Various motifs of the work are reminiscent of Donatello. The mourning figure immediately to the right of the cross reminds one of the figures of the Deposition of Christ in the San Lorenzo pulpits, while the melancholy figure to his right, holding his head in his hand, is close to the St John of the bronze Lamentation over the Dead Christ in the Victoria and Albert Museum in London (Inv. 8552-1863). The two crosses of the thieves are similar to the lances flanking the bronze Crucifixion in the Musée du Louvre (Inv.
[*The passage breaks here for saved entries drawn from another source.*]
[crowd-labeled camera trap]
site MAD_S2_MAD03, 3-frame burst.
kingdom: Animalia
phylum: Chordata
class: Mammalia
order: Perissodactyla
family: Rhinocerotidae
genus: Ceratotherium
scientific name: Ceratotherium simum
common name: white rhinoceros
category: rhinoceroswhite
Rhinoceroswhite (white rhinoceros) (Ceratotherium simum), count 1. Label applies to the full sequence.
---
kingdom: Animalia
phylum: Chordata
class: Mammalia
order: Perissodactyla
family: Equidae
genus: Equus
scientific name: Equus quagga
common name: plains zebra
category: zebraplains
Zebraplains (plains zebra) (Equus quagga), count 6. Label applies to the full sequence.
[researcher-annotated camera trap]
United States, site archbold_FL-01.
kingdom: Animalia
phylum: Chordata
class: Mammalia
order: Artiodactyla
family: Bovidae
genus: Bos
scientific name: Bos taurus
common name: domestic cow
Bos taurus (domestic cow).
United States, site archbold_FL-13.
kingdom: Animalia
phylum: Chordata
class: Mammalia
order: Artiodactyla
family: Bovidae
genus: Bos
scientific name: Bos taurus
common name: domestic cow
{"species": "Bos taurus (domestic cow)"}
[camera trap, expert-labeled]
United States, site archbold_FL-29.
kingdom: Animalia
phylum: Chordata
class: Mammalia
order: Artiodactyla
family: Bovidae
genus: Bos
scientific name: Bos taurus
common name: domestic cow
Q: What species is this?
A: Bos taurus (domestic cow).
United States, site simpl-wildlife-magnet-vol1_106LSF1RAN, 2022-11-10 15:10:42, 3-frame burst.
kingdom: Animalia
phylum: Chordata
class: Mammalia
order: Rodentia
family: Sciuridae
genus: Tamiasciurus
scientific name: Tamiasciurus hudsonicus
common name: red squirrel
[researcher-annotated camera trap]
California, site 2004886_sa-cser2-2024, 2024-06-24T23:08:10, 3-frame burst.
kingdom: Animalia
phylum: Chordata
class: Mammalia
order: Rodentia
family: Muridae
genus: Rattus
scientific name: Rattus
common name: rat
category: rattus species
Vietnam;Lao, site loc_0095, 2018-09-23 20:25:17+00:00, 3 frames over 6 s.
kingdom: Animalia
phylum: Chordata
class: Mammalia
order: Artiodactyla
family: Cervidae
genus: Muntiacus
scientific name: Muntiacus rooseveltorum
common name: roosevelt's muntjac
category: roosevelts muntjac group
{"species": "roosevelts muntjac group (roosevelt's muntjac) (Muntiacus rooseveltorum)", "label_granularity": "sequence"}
OA 6477; the right cross in the present work is indeed topped by what seems to be a sponge, as in the Louvre Crucifixion).
It is difficult to identify with certainty the saints attending the drama: St John may be the melancholy figure, Mary Magdalene the one raising her arms, and the Virgin Mary the figure who lost her head, even if the latter two are good candidates to be a St John and a Magdalene (with her long hair, especially underlined by the 1884 etching). At the foot of the cross, the mourning female might also be the Virgin, but also (and more likely) a nun. The other saint kneeling under the cross is dressed as a monk; his dark mantle makes him perhaps a Dominican. This confusing iconography is coherent with Donatello’s habit of producing works with some iconographical ambiguities (for a similar case, related to the bronze relief of the Lamentation in the Victoria and Albert Museum, London, see Janson 1957, p. 187).
From a stylistic point of view, some parts of the work are of poor quality, such as the soldier on the left; or are not stylistically coherent with Donatello’s oeuvre, such as Christ on the cross. Some other parts, however, are not only directly comparable with Donatello’s work (especially the Forzori Altarpiece in the Victoria and Albert Museum, London: Inv. 7619:1 to 3-1861), but they also have the sketchy invention that is typical of the genuine works of the master: hence the idea to show soldiers going out of the frame, to depict expressive faces (the soldier in the mid-distance, between the cross and the ladder), or the decision to hide the right thief behind the ladder are unlikely to come from a mind other than Donatello’s. The landscape is also quite similar to the one in the Medici Crucifixion in the Bargello, a work that recent literature accepts as a genuine work. It is then tempting to think that Inv. SKS 53 is a product of the workshop of Donatello in his later years, with some parts directly modeled by the artist himself.